Kelkar Task Force on Direct Taxes observed that: The richer sections of society are being subsidised to purchase their own dwellings, which can hardly be justified by a fiscally constrained economy, which is aiming to reduce subsidies on food and fuel. If a housing subsidy ought to be given, then it should be directed only to low-income households. People in low income group whose income is less than the tax exemption limit receive no tax subsidy for loan repayment for their own dwelling for the simple reason that they are not tax payers.

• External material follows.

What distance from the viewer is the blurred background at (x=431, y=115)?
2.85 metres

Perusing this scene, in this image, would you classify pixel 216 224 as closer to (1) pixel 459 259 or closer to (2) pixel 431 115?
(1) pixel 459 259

At the same time, it should also be remembered that housing is a basic necessity. It is true that the empowerment that comes from home ownership helps to generate improved outcomes in education, employment, health and lifestyle, over a period of time, for both children and parents. Studies have also shown that by owning a house people become more independent, less reliant on government services and more engaged with their community. If housing problem is solved many other challenges faced by the poor and disadvantaged can be tackled by using their own skills and resources. Thus, by providing own houses not only the problem of roof over one’s head can be met but also many other economic advantages can be derived out of it.
Tax breaks, if at all necessary should be time specific and should be provided only for a limited period of time. However, tax incentives once given are seldom withdrawn, fearing the wrath of voters. Providing subsidy to construct affordable houses, as has been done in Telangana, by way of supply of main materials like sand, cement and steel at concessional rate can be effective in serving their purpose provided there are enough checks to prevent leakages and misuse. Providing interest subsidy will benefit poor and lower income group more than the concessions given under 80C or 24(b). Remember, there is a large section of population which derives its income from non-taxable sources like agriculture. For them benefits under 80C or 24(b) are of no use.
Various committees and institutes have pointed out deficiency of some of the breaks given by the government. Further, government should also learn lessons from its past deeds and come out with effective incentive system which helps only the needy. The government which has a noble objective of providing houses for all by 2022 should not end up creating another housing bubble.